Y todo para ser la sal y la luz en la “cultura del descarte”, allí donde quedan todos los sobrantes, el deshecho del mundo que emerge en esta “globalización de la indiferencia”, donde reina el desafecto. Una visión antropológica en la que el ser humano queda reducido, mutilado en su concepción y también en su aspiración, donde se crean seres domesticados e inofensivos, dependientes. Una Iglesia llamada a ser en ese peligro, en el del mundo escindido, un mundo excluyente donde los nuevos fundamentalismos serán una de las posibles consecuencias de ese galopante y maltrecho racionalismo secularista que agoniza entre hirientes dentelladas.
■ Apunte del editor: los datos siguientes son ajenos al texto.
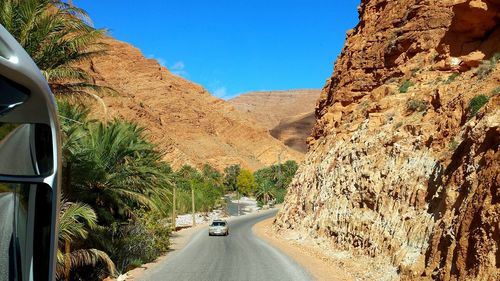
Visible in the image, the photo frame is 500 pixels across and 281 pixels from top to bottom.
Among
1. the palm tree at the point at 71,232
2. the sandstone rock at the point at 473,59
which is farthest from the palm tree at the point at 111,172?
the sandstone rock at the point at 473,59

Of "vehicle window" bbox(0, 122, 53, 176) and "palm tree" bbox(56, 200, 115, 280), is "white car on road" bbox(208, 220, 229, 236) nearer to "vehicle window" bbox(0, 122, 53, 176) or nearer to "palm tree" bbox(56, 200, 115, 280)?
"palm tree" bbox(56, 200, 115, 280)

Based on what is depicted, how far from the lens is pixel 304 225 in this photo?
27594mm

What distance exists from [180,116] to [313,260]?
115 metres

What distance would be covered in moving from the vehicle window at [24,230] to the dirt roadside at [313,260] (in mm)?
12965

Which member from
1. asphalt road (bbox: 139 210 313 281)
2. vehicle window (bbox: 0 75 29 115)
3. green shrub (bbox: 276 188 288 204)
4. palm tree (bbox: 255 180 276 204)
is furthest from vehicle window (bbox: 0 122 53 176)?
green shrub (bbox: 276 188 288 204)

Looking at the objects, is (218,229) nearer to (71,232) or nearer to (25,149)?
(71,232)

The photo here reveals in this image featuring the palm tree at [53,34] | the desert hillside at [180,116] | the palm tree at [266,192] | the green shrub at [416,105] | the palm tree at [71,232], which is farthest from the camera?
the desert hillside at [180,116]

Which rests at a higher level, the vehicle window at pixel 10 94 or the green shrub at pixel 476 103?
the green shrub at pixel 476 103

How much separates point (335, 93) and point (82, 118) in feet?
79.1

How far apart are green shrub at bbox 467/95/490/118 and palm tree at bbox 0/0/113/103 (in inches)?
417

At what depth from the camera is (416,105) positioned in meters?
20.5

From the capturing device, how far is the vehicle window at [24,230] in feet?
8.50

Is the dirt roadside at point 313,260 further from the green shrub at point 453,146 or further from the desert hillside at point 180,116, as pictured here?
the desert hillside at point 180,116

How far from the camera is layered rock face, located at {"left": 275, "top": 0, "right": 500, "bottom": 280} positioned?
412 inches
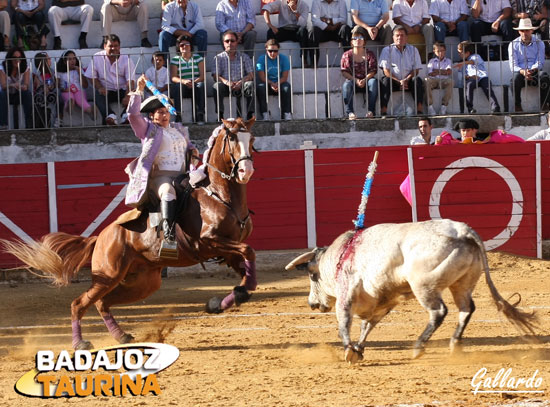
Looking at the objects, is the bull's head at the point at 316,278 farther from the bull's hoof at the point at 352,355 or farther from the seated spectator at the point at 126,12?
the seated spectator at the point at 126,12

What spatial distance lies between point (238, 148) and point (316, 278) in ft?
4.28

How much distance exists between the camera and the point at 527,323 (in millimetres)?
6781

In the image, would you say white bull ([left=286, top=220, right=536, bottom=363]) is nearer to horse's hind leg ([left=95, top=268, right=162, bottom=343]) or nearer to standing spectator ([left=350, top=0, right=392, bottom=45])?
horse's hind leg ([left=95, top=268, right=162, bottom=343])

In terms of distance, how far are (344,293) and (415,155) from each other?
6.18 m

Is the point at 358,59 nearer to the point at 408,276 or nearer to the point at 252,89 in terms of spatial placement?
the point at 252,89

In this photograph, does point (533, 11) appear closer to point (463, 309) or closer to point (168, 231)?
point (168, 231)

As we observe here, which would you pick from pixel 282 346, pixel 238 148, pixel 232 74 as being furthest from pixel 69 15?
pixel 282 346

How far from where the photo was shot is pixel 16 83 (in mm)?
13492

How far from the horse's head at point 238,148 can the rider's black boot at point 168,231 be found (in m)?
0.57

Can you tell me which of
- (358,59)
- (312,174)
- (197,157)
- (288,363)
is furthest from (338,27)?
(288,363)

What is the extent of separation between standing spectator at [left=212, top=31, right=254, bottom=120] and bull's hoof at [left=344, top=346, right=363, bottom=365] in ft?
23.6

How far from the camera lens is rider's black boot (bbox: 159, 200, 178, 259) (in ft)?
26.3

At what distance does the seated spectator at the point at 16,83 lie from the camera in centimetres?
1338

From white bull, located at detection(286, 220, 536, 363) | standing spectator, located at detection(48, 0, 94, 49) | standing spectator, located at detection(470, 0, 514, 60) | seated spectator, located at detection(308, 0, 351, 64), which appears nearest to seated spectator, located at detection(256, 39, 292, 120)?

Una Iglesia que tendrá que afrontar la grave crisis del vínculo y el problema del desencanto. Una Iglesia que tiene la tarea de mostrarse y mostrar su mensaje limpio y directo, sin reducirse a la realidad de un  dogmatismo ramplón o un liturgismo desmedido. Una Iglesia que reaviva el valor de la credibilidad, sin manifestar mayor preocupación por mantener las verdades a salvo que por encontrarse con el mundo en la intemperie de la historia, de cada historia. En definitiva, la promoción integral del ser humano debe conducirnos con valentía a la propia superación del asistencialismo de un mundo que se empeña no arreglar del todo la grieta.
Ahora que el desierto espiritual parece acabarse, debemos saber si estamos dispuestos a transitar el camino que Dios nos sugiere, hacerlo nuestro en su dureza providente, y dejarnos seducir finalmente por aquella hermosa “revolución de la ternura” que un tal Jesús vivió y nos ofreció.